### Text segment
Self-improvement is not an easy task, and it is not easy to lift oneself from a world where personal peace and affluence are the major goals in life; yet, through the study of Avot is one able to see, and learn, the ethics, values, and morals which lead to human perfection as defined by G-d in the Torah.

Pirkei Avot is a collection of the sayings of the Synagogue Fathers from the Men of the Great Assembly, maxims which summarized the anguish, ecstasy and understanding they had experienced in their penetrating study and practice of the Torah. The earliest Sages quoted are men who lived sometime between the latter half of the fifth and third century B.C.E.. The latest are descendants of Rabbi Judah HaNasi (Rabbi Judah the Prince), who lived in the third century C.E.. Their maxims record their reflections on what constitutes G-d-fearing, civilized conduct and thought.3

Through the study of Pirkei Avot, the Noahide can prepare himself more fully for the acceptance and observation of the Sheva Mitzvot B'nei Noach, the Seven Laws of the Children of Noah.

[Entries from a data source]

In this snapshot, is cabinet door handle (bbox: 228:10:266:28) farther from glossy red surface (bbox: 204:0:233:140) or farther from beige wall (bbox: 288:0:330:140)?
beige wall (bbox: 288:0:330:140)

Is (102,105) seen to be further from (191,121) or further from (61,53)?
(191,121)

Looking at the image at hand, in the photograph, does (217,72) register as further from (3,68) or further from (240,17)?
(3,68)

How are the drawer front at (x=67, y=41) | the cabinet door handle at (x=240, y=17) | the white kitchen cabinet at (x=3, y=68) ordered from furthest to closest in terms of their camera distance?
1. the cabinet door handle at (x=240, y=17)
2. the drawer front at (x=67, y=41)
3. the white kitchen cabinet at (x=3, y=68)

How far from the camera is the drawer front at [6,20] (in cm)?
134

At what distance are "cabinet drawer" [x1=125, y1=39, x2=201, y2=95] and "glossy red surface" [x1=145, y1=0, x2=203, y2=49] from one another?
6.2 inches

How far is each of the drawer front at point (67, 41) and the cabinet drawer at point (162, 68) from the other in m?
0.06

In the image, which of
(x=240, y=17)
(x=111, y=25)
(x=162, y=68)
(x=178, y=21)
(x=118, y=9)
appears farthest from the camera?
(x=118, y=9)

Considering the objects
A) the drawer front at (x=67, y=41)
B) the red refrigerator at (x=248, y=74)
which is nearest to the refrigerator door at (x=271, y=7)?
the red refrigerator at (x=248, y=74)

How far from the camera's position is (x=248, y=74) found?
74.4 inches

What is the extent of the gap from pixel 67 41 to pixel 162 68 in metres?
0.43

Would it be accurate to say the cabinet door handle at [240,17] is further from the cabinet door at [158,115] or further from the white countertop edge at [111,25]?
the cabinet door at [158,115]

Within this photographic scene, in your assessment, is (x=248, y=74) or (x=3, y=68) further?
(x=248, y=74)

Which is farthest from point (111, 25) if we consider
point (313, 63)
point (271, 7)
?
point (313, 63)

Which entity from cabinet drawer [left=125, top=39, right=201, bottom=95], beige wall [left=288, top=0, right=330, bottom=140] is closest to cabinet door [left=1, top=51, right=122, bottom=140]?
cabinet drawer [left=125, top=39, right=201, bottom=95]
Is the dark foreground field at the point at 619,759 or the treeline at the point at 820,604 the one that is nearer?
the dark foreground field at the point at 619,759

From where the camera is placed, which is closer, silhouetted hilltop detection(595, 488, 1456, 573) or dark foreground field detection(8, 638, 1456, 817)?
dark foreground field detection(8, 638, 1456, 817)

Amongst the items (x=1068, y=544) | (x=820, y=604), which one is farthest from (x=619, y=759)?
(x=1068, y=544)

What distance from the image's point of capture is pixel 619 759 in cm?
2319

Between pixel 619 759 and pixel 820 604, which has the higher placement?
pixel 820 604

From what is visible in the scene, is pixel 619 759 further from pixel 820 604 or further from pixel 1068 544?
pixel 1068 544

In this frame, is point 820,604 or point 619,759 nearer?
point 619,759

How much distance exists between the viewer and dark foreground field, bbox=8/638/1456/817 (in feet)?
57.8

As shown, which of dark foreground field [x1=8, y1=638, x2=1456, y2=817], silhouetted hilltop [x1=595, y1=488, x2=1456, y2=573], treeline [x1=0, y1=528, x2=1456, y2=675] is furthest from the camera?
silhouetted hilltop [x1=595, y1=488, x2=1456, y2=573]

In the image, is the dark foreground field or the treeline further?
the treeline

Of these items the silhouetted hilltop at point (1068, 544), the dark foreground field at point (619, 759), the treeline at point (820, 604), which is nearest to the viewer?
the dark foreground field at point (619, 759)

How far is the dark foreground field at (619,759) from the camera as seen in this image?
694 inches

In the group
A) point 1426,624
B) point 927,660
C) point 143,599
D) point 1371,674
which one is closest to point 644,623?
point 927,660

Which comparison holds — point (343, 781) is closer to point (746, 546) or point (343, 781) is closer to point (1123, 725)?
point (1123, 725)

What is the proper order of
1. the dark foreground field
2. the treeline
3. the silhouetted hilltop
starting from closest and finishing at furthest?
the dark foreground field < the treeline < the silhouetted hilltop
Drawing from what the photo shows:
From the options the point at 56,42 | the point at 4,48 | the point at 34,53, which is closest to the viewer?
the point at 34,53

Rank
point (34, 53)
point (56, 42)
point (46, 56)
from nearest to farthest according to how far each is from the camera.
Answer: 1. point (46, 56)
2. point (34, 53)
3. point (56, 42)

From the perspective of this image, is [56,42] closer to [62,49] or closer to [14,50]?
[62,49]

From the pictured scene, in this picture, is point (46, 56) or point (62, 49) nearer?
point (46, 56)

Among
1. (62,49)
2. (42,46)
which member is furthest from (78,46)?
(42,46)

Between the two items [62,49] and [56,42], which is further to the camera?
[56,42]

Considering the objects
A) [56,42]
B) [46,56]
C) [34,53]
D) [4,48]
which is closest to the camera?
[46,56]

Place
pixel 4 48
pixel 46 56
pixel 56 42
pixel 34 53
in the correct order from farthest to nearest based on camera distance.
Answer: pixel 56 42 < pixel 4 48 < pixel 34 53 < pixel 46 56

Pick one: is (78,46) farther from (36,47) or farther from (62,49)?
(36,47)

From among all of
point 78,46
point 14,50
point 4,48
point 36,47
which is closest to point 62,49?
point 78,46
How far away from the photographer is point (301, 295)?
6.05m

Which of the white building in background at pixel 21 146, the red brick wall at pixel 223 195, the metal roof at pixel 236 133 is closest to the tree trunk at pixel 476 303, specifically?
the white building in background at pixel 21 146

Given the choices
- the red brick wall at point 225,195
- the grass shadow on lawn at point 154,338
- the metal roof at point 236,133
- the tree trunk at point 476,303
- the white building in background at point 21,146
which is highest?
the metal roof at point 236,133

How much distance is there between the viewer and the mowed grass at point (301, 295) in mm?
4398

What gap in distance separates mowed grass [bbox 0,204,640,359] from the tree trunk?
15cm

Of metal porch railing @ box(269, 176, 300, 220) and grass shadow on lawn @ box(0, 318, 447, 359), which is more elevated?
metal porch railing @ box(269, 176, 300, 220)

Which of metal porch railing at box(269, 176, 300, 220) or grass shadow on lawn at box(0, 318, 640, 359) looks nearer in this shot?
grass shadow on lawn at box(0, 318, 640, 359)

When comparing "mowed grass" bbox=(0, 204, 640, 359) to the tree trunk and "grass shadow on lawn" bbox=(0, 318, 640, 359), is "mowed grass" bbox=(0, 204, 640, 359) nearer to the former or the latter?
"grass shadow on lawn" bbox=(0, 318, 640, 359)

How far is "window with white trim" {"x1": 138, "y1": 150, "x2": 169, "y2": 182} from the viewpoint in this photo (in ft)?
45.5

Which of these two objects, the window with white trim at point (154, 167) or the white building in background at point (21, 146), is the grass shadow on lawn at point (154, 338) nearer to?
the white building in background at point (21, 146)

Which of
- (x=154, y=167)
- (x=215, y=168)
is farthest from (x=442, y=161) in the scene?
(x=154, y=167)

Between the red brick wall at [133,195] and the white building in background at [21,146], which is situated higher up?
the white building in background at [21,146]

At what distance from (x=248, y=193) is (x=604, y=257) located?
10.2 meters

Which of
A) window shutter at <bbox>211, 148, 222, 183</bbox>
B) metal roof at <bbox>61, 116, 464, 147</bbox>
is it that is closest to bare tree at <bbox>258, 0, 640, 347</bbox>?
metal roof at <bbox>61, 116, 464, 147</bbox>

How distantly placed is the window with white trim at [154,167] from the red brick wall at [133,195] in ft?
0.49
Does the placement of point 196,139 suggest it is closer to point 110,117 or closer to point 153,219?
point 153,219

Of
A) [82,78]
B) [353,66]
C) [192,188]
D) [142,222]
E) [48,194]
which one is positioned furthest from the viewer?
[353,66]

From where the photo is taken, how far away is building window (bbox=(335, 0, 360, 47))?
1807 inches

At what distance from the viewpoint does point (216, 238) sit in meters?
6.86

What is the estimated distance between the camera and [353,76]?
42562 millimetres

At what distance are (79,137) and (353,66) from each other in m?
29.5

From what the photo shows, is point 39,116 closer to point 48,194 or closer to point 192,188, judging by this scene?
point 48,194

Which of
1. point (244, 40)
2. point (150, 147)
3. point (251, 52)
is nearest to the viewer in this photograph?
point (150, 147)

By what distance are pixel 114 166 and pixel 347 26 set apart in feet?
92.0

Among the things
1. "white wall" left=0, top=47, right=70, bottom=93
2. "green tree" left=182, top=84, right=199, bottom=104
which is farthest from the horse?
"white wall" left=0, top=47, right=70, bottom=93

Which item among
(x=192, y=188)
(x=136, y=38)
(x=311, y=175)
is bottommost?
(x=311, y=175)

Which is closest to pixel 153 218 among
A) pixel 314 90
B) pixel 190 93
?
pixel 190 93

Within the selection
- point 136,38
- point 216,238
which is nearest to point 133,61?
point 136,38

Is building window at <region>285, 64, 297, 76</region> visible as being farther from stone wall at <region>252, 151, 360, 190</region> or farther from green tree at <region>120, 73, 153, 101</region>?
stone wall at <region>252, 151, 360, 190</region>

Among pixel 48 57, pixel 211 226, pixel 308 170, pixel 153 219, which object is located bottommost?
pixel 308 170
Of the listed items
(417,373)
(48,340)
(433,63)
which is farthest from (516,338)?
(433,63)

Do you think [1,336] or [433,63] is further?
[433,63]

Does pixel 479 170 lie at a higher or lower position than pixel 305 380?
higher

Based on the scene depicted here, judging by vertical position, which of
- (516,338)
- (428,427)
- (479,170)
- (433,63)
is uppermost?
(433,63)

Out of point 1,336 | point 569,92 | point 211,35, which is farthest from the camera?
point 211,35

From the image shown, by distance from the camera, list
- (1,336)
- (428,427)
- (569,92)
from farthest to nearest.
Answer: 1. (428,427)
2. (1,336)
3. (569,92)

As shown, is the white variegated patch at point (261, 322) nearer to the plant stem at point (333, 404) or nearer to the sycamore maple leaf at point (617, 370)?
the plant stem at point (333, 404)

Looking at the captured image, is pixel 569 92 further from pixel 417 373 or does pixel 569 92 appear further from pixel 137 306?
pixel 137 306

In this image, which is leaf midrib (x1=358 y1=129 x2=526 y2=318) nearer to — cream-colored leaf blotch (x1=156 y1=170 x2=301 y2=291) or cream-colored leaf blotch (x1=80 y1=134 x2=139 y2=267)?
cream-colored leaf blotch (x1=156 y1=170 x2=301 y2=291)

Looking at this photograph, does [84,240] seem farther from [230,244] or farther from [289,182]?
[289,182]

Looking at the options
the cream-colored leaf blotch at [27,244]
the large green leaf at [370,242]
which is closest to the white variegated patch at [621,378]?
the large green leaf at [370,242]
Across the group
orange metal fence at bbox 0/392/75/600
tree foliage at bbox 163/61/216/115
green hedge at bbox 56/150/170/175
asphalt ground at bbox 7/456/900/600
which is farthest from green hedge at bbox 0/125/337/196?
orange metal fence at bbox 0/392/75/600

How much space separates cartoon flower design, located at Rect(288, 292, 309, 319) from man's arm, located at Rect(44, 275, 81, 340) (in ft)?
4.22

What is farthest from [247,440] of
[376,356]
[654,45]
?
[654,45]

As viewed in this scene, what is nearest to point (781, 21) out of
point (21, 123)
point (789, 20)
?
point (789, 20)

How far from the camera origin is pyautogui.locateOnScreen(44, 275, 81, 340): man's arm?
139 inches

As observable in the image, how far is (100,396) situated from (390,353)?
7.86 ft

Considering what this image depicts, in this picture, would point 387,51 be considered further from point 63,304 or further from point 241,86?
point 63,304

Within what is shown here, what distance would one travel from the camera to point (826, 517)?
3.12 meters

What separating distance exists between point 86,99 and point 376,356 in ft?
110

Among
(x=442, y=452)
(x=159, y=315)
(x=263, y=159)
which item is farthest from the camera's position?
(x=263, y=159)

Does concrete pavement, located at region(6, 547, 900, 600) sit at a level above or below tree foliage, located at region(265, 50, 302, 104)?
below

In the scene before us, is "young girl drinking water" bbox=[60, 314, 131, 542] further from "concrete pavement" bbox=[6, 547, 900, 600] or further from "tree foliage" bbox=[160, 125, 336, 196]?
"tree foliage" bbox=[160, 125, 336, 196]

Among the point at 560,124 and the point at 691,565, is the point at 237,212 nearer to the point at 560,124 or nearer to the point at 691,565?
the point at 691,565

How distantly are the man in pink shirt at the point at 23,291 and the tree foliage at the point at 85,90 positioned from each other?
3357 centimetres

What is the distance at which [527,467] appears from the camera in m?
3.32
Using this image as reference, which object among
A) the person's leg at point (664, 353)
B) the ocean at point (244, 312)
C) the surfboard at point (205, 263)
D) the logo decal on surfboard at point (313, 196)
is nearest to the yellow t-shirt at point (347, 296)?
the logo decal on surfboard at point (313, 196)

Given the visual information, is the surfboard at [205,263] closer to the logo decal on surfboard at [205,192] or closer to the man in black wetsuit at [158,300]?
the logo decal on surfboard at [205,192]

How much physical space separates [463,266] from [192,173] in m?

### Tasks to complete
A) Rewrite the entries from the line that contains "Among the point" through the last entry, changing "wetsuit" to "diving suit" and leaving everything else as it is. Return only those lines.
B) Write what comes next in the passage on the study of Pirkei Avot.

### Answers to each task
A)
Among the point at 560,124 and the point at 691,565, is the point at 237,212 nearer to the point at 560,124 or nearer to the point at 691,565?
the point at 691,565

How distantly are the man in pink shirt at the point at 23,291 and the tree foliage at the point at 85,90 positioned from each other?
3357 centimetres

What is the distance at which [527,467] appears from the camera in m?
3.32
Using this image as reference, which object among
A) the person's leg at point (664, 353)
B) the ocean at point (244, 312)
C) the surfboard at point (205, 263)
D) the logo decal on surfboard at point (313, 196)
is nearest to the yellow t-shirt at point (347, 296)?
the logo decal on surfboard at point (313, 196)

Given the visual information, is the surfboard at [205,263] closer to the logo decal on surfboard at [205,192] or closer to the man in black diving suit at [158,300]?
the logo decal on surfboard at [205,192]

How much physical space separates [463,266] from [192,173] in m?

B)
The Rabbis speak of chasidei umot ha-'olam, "the righteous among the Gentiles." Loyalty to the moral principles of the Torah, not membership in the group, makes for righteousness. Hence the statement, "I call heaven and earth to witness that whether one be a Gentile or an Israelite, man or woman, slave or handmaid, according to their deeds, will the Shechina rest upon them."4


1. Even Higher, retold by Barbara Cohen from the story by I. L. Peretz. Lothrop, Lee, and Shepard Books, 1987.

2. Pirkei Avos, Mesorah Publications, 1984.

3. The Wisdom of the Fathers, Judah Goldin, Yale University Press, 1955.

4. The World of the Talmud, Morris Adler, B'nai B'rith Hillel Foundations, Inc., 1958. (also Tanna d'bei Eliyahu, p. 48.